Regarding the quick-lookups, I suggest using spark in shell mode (whether in python or in scala):

  • Extract the subset of data you're after and register it as a temporary table (spark.sql("SELECT * from wmf.mediawiki_history WHERE snapshot = '2019-03' and wiki_db = 'mywiki' and page_title = 'a title'").createOrReplaceTempView("myview")
  • Cache the view for fast access: spark.table("myview").cache()
  • Access the data as needed: spark.sql("SELECT count(1) from myview").show()

With the above solution, the first access (reading data and caching the table) takes some time (a few minutes max I'd say) then other requests to myview are subsecond.

Wikipedia-to-Wikidata linkage patterns (T209891#4798717, using the page_props table)

I have a use-case for this. I would like to use Wikidata to identify edits to articles that are biographies and metadata about the people.

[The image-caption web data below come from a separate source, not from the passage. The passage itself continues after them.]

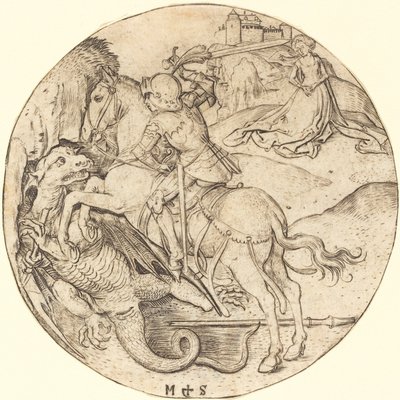 Saint George and the Dragon by Martin Schongauer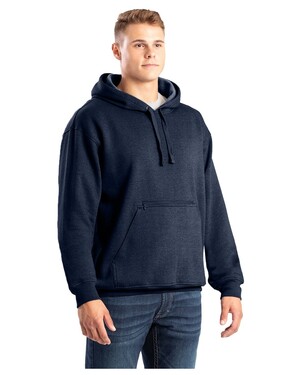 Heritage Zippered Pocket Hooded Pullover Sweatshirt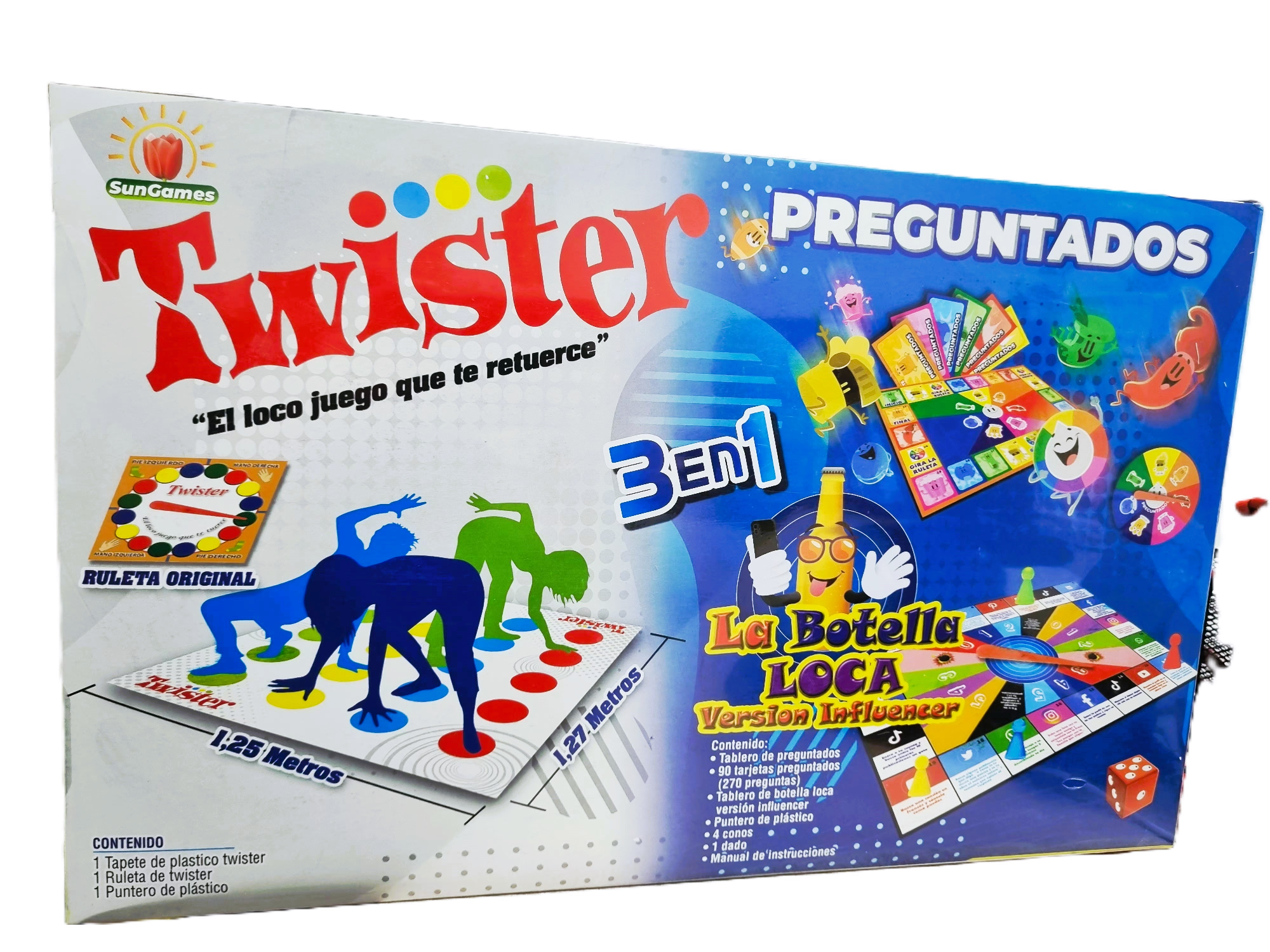 Twister - Preguntado - La botella loca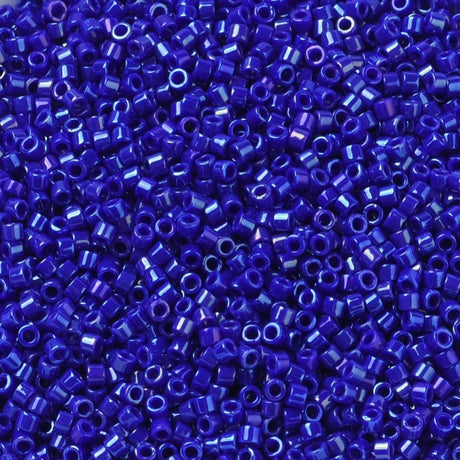 Miyuki Delica Perler, DB 216, Opaque Luster Cobalt, 11/0 - Uniq Perler - 12478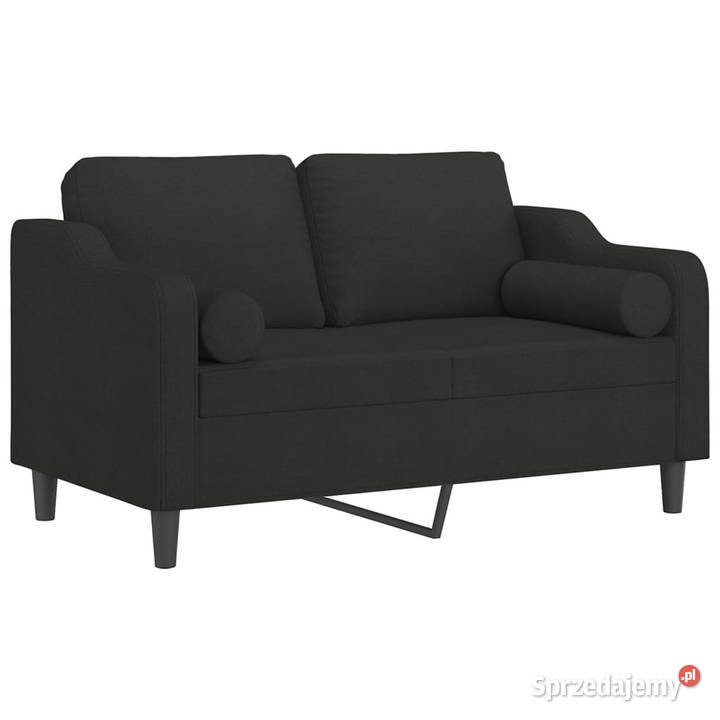 2osobowa sofa z poduszkami czarna 120 tkanina Sofy i kanapy Meble Warszawa sprzedam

Perhaps with some scaffolding I will be able to write the code to add wikidata_id to mediawiki_history and / or mediawiki_page_history.

Just an FYI in this ticket that while we will be working to fix quality bugs in mw like: T230915 it is not likely we will be able to add more tables to the reconstruction.
The reconstruction has reached a level of complexity that we do not think we can increase if we want to maintain a reliable delivery schedule of data. Going towards the future our efforts will probably revolve more around how to use event data to enrich the dataset.

Now, table scooping will continue happening, that means that we will have more mediawiki tables in hadoop which eases querying considerably. See for example a new change on this regard: https://gerrit.wikimedia.org/r/#/c/analytics/refinery/+/553405/

The main point of this task was to explain the data access needs of the Product Analytics team in the context of T172410. That migration is long complete, and things have been working well for us. Actually providing feature parity between the wiki replicas and the Analytics Data Lake as this task literally states is not a feasible goal.